Neue Hochschulverträge bis 2017 - Mehr Geld für Hochschulen ist zu wenig Geld
Berlins Hochschulen und Universitäten brauchen mehr Geld. Das sollen sie laut den neuen Hochschulverträgen auch bekommen. Wissenschaftssenatorin Scheeres sieht in ihnen einen "echten Erfolg für die Wissenschaftsstadt Berlin". Die Universitäten dagegen befürchten, dass das Geld nicht reicht.
Die Berliner Hochschulen und die Charité erhalten mehr Geld. Darauf haben sich das Land Berlin und die Hochschulen bzw. die Charité in den Verträgen für die Jahre 2014 bis 2017 verständigt. Am Freitag unterzeichnete Wissenschaftssenatorin Sandra Scheeres (SPD) mit Uni-Präsidenten und Charité-Vorstand die neuen Verträge.
Danach erhalten die elf staatlichen Hochschulen bis 2017 jährlich steigende Zuschüsse vom Land. Im Jahr 2017 sollen die Zuweisungen dann 122 Millionen Euro über dem Niveau von 2013 liegen. Das entspricht dann einer Steigerung von 11,5 Prozent. Die Charité erhält im Jahr 2017 12,7 Millionen Euro mehr als im abgelaufenen Jahr, was einen Zuwachs von 6,5 Prozent bedeutet. Summa Summarum erhalten alle Hochschulen damit zwischen 2014 und 2017 rund 4,5 Milliarden Euro vom Land, die Charité 767 Millionen Euro.

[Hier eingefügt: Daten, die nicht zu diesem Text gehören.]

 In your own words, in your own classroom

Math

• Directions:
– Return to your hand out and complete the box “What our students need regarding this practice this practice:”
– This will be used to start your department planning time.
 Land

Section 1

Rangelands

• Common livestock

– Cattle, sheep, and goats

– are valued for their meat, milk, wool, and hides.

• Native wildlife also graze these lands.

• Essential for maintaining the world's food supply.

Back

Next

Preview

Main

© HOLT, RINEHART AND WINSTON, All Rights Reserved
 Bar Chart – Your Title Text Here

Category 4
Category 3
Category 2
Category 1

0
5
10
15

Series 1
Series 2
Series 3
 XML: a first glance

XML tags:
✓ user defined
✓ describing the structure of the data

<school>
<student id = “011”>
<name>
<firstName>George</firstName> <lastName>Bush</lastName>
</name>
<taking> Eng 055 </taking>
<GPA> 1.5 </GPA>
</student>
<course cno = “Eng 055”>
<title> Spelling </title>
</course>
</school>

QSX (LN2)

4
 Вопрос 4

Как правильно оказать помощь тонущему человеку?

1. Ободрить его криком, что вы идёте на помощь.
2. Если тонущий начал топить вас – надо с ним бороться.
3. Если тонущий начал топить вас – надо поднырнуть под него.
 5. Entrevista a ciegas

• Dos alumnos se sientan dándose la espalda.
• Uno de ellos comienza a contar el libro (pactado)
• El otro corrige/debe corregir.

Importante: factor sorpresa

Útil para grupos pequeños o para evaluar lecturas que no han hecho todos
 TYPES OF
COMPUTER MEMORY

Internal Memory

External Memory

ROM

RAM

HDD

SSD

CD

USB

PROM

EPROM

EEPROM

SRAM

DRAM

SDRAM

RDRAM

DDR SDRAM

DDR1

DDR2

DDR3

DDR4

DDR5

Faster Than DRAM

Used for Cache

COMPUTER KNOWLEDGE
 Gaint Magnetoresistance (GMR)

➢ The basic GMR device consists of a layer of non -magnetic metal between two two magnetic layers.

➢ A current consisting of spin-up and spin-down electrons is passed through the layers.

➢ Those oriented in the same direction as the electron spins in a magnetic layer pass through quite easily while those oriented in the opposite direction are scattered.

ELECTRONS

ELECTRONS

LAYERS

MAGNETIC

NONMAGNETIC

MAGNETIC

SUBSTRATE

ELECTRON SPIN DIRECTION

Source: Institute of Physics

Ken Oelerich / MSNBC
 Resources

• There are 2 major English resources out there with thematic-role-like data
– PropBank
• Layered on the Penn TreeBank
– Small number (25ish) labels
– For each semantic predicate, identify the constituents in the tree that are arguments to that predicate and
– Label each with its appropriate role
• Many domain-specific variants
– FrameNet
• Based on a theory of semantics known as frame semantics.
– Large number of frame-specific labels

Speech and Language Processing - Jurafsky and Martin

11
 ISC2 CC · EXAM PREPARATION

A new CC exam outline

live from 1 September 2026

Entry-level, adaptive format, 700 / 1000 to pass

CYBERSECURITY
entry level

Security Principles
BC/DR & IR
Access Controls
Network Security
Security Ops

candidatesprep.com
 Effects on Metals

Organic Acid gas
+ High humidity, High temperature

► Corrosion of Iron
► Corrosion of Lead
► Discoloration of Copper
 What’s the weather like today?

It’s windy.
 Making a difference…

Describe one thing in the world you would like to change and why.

TU hält Zuschüsse für das unterste Minimum
Während Berlins Wissenschaftssenatorin Sandra Scheeres die Verträge als "echten Erfolg" bezeichnete, sind die ersten Reaktionen aus den Universitäten weniger überschwänglich. Jörg Steinbach, der scheidende Präsident der TU Berlin erklärte: "Die Steigerungen bewegen sich an der absolut untersten Grenze unseres tatsächlichen Bedarfs. Unsere Ausgaben werden steigen, dies betrifft beispielsweise die Personal- und Energiekosten. Mit dem uns nun zugewiesenen Budget können wir die zu erwartenden Kostensteigerungen nicht decken." Trotzdem lobte Steinbach die gute Zusammenarbeit mit Wissenschaftssenatorin Scheeres.
Mit den neuen Hochschulverträgen wurden neben der Festlegung der Zuschüsse wichtige inhaltliche Vereinbarungen getroffen. So werden in Berlin - anders als in anderen Bundesländern - die Studienanfängerplätze auch in den nächsten Jahren auf hohem Niveau gehalten. Berlin bietet schon jetzt mit 6.000 Studienanfängerplätzen mehr an als 2008. "Damit werden wir den Anforderungen der wachsenden Stadt gerecht und bieten auch den Berliner Landeskindern bessere Chancen auf einen Studienplatz in ihrer Stadt. Zugleich wirken wir dem Fachkräftemangel entgegen", so Scheeres.